### Domande di studio
(1) Stabilisca se ciascuna delle seguenti affermazioni concorda con il brano sull'illustratore, rispondendo sì o no e citando testualmente le parole decisive.
(a) L'illustratore si propose di raffigurare anche la Bibbia.
(b) L'illustratore completò l'illustrazione delle opere di Shakespeare.
(c) I concerti rievocheranno l'aspetto dell'opera dell'illustratore legato alla letteratura.
(2) Risponda alle seguenti domande sul brano sull'illustratore.
(a) Quali autori vengono nominati subito dopo le parole «passando per»?
(b) Per chi risulterà interessante l'aspetto dell'opera rievocato dai concerti?
(c) Dove cercarono l'ispirazione i musicisti del XIX secolo?
(3) Prosegua il brano sull'illustratore a partire dalla sua ultima frase.

### Brano da leggere
──────────────────────────────
Da geniale illustratore quale era, si prefisse di raffigurare, facendo ricorso alle immagini, la letteratura universale, dalla Bibbia a Dante, passando per l'Ariosto e Cervantes. Racconti fatati, favole, poesie, romanzi, nulla sfuggiva alla sua bulimia d’immagini al punto che, poco prima della sua scomparsa, aveva in progetto l’illustrazione delle opere di Hoffmann e di Shakespeare.
I concerti rievocheranno proprio quest’aspetto della sua opera che risulterà molto interessante per gli appassionati di racconti fatati, di letteratura antica e moderna. Proprio come i musicisti del XIX secolo cercarono nella letteratura l’ispirazione per un nuovo discorso musicale.
──────────────────────────────
### Dati forniti
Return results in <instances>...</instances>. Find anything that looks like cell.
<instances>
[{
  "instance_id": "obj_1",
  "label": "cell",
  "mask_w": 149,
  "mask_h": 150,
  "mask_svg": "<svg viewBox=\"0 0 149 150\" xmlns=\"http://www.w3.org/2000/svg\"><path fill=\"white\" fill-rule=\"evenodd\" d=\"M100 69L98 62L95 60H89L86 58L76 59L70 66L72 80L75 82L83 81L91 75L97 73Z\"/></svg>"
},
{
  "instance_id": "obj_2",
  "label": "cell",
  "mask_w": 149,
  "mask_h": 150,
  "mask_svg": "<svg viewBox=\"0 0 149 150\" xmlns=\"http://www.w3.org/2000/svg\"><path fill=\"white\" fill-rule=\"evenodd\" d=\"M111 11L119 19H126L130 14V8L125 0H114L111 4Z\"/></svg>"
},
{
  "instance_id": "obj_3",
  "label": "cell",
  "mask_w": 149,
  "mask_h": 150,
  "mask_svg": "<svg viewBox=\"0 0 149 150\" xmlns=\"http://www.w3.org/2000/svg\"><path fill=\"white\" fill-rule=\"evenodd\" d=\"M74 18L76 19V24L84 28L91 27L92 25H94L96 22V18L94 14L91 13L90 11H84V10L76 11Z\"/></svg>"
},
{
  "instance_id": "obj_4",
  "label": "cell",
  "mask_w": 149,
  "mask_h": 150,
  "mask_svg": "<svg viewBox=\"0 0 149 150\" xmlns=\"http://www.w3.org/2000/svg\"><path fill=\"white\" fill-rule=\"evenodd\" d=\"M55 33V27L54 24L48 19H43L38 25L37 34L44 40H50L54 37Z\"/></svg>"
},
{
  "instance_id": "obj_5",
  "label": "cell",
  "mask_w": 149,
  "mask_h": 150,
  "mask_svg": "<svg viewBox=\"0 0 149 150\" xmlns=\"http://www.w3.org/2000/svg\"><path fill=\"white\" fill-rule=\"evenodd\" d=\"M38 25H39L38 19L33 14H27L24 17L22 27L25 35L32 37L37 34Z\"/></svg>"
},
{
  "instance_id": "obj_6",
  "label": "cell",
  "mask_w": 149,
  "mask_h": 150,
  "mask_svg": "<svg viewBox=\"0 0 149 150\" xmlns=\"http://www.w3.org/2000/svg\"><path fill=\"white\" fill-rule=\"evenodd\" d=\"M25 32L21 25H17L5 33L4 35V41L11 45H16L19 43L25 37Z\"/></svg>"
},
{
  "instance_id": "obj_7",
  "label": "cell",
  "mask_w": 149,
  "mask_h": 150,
──────────────────────────────
### Soluzioni per numero
(1)
(a) Sì: «dalla Bibbia a Dante».
(b) No: «poco prima della sua scomparsa, aveva in progetto l’illustrazione delle opere di Hoffmann e di Shakespeare».
(c) Sì: «I concerti rievocheranno proprio quest’aspetto della sua opera».

(2)
(a) L'Ariosto e Cervantes.
(b) Per gli appassionati di racconti fatati, di letteratura antica e moderna.
(c) Nella letteratura.

(3)
Questo è anche un genere che, prodotto da una piccola forma frammentata e frammentaria, genera una grande opera: il ciclo delle melodie, simili a quelle incisioni che, pagina dopo pagina, ricreano l’universo di uno scrittore o di un poeta. Schubert, Schumann, Brahms e Mahler illustreranno un genere che il romanticismo farà sbocciare. La scelta della poeticità paesaggistica operata dai musicisti riflette la posizione occupata dalla natura nei paesaggi incisi di Doré, ricordando così che il congiungimento della musica con la pittura e la letteratura romantiche avviene inizialmente tramite il paesaggio.